The second, more radical group of reformers advocates firing huge numbers of career bureaucrats in a short time. Some say we need to fire 30% in the first weeks of a new administration, an appealing slogan and rallying cry, but no more likely to succeed than a “good management” solution.

I highly doubt that this ambitious objective could be achieved, given the size and nature of the modern federal bureaucracy. Government bureaucrats have powerful civil service protections. In eight months, I could not fire a handful of people whom career adjudicators recommended terminating for cause, such as gross mismanagement leading to security lapses. I put them on administrative leave with pay and then started the process of removal. All have been brought back among those who wanted to return. Republicans often promise to eliminate entire departments. For example, candidate Ronald Reagan ran on eliminating the newly created Education Department. Not one department has been eliminated. Most grew in size, including the Education Department.

Even if the new administration could institute a 30% across-the-board cut, the wrong people would likely be fired. The best at scheming, the most committed ideologues, are the most skilled in surviving reductions in force. Declaring war on the bureaucracy, unless you have a real plan, will mire the new administration in endless internecine battles, in court and on the Hill, distracting it from the rest of its agenda. Remember all the supporting institutions, like the media, the courts, and whistleblower law firms? They would have a field day.

Read the whole thing.

Biden is proving to be so hapless that I would not be surprised if Trump was re-elected. Do you think Trump will be any more competent at fighting this the second time than he was fighting it the first? Has he shown himself to have learned any lessons?
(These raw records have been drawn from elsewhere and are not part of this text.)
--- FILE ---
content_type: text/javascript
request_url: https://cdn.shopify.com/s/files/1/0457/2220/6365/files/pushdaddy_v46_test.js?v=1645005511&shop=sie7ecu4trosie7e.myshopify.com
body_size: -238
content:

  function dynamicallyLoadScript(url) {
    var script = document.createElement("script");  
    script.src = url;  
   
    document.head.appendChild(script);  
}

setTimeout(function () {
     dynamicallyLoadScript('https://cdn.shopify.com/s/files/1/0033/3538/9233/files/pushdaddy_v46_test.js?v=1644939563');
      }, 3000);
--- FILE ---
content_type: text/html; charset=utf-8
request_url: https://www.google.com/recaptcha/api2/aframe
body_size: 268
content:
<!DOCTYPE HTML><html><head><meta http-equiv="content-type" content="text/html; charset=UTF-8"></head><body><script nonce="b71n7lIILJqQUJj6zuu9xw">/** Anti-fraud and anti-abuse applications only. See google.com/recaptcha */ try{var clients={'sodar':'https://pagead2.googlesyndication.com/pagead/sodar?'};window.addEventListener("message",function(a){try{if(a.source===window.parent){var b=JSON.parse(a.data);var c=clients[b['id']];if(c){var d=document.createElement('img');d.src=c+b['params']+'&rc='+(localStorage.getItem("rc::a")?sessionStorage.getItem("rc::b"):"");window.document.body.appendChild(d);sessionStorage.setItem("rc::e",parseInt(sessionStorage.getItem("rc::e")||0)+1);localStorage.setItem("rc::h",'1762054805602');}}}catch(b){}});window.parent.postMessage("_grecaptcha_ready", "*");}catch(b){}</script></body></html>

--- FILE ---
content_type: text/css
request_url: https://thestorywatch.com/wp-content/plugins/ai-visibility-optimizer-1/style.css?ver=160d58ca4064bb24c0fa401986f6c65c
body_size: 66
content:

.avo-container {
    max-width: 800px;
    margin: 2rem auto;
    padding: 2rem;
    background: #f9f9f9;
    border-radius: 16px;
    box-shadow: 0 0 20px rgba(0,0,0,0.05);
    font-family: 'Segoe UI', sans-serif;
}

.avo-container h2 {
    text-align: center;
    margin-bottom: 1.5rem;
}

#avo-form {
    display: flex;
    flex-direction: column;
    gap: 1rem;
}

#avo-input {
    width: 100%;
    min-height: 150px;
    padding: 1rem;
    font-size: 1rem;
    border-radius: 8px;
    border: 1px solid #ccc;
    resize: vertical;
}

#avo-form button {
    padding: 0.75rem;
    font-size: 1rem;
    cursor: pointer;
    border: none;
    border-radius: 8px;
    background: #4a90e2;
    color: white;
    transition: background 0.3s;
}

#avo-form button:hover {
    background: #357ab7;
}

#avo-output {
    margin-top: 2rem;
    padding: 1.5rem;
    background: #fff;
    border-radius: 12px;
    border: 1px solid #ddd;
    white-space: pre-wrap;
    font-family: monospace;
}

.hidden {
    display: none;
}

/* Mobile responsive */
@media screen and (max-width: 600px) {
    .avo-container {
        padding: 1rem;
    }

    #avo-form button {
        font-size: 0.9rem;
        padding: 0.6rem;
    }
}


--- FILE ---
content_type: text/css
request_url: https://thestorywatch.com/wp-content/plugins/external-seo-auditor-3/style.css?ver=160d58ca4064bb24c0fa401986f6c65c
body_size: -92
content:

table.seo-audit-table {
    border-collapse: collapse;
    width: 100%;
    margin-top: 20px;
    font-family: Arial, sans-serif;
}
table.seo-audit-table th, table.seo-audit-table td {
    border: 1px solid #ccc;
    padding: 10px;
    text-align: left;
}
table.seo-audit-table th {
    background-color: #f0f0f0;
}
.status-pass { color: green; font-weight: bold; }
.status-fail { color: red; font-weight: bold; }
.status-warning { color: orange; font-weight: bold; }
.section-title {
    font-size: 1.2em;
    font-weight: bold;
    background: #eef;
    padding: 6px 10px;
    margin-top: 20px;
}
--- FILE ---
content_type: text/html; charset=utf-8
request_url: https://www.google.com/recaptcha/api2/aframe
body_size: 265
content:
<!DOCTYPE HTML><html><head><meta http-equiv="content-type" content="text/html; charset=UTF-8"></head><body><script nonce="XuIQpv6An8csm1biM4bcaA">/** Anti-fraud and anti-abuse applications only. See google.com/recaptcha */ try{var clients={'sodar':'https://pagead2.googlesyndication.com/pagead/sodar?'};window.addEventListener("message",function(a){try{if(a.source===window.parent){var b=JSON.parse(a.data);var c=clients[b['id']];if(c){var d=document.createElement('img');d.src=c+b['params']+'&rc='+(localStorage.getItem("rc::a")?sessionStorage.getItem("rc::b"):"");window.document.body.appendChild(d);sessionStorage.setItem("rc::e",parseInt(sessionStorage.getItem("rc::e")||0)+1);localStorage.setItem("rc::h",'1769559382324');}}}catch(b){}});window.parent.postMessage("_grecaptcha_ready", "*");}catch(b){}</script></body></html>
Is he out building the kind of machine that can root out these loyalists with the effective ferocity of US Marines clearing tunnels on Iwo Jima? Don’t make me laugh.

Do we on the Right expect that of him? No, we do not. Most of us want nothing more than emotional validation over and against our political enemies, even as those enemies keep winning actual, substantive policy conflicts within key institutions. One side has built up a whole cadre of commissars to staff every major American institution, and can literally ruin people’s livelihoods; the other side makes liberals cry on Twitter and chants, “Let’s go, Brandon!”

On the other hand, I complain about this all the time, but what solutions do I offer? None. But then, I don’t have a mind that understands how bureaucracies work, so I wouldn’t have the faintest idea about how to go about dismantling the ideological biases in the one we have. Is it even possible? Is it even possible to create a federal bureaucracy that plays it straight? And if not, what does that say about our country and its government?

Maybe the best we on the Right can do is to elect a president who can somehow govern without the bureaucracy on his side. Maybe we can elect a president who can walk on water.

Seriously, though, do any of you readers have an idea how a future Republican president could strike a serious blow against the permanent biased bureaucracy? If you were a strategist working within the GOP to figure out how to effectively fight the “Deep State” — I use the term advisedly — for the next time your party came to power, where would you start?

And again, if the battle is futile, if the federal government is a baizuocracy, a permanently occupied territory, what does that tell us?